To be perfectly honest, Jinha Lee–the MIT Media Lab alumnus and TED Fellow who you may know best for inventing interactive floating pixels–didn’t even want to share this clip. He thought it might be too brief. But when we heard him describe the idea, we insisted. And we’re really glad we did.
What You Click Is What You Wear, which Lee developed alongside Daewung Kim, is a means to try on clothing virtually. It’s not intended to be a shopping platform, but rather a working prototype of what’s possible “when information lives in our space.”

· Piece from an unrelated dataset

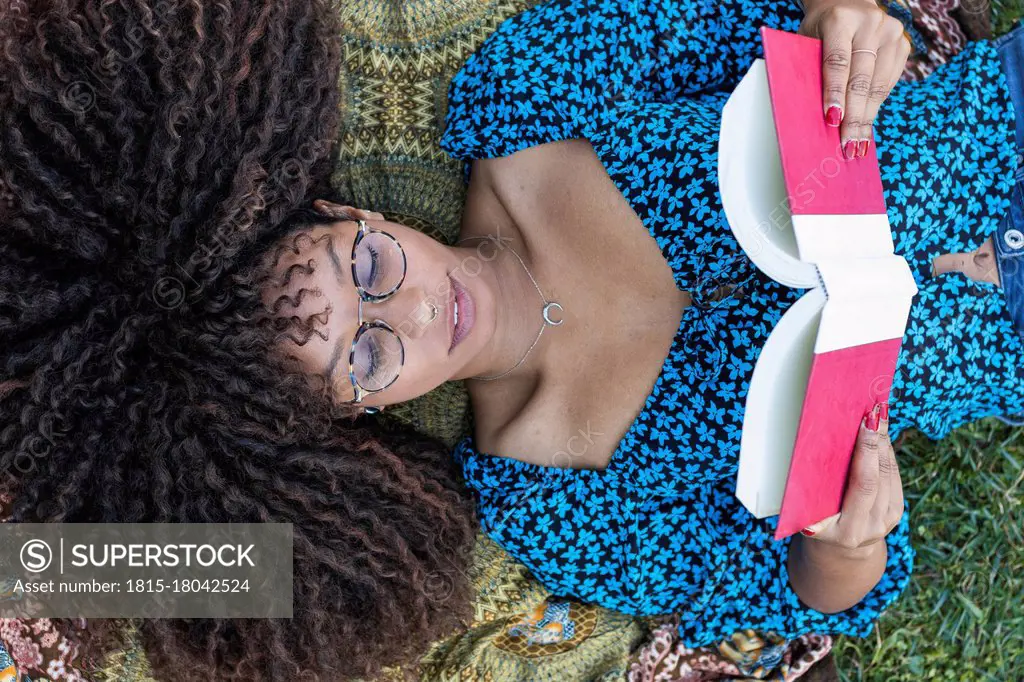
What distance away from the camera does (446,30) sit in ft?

What you’re actually looking at is an arm behind a transparent display, but the system could just as easily work as a HUD in something like Google Glass. The real-time simulation looks so accurate because the system tracks motion in two ways. A depth camera, like a Kinect, follows the general position of your body in space. Meanwhile, a phone, which the user holds, passes along gyroscope readings (the rotational position of your appendage).
“With just a camera, you can’t rotate your arm. The watch will never follow you,” Lee explains. “But if you’re holding a mobile phone, you can get the orientation.”
Bigger picture, the project is grounded in progressive philosophy. Of course we’ve seen some decent augmented-reality apps that use taped-on QR code markers. But when you consider the practical future of wearables, in which several discrete sensors will already be tracking various parts of your body at all times, it’s a natural evolution that some umbrella systems will be able to combine many of these measurements to produce simulations of incredible fidelity. (Lee points out that this idea of combining phone sensors with camera sensors seems to have been created by Microsoft Research’s Andy Wilson.)
But I think what makes this young project so fun is its dead-simple interaction model. Click a single button on your phone and, presto, there’s a watch on your arm. It’s like magic.
“The inspiration behind these projects started when I was young. Growing up, my mother was a paper artist doing origami,” he recounts. “So I witnessed this beautiful connection of information display and how physical information is made into a shape.”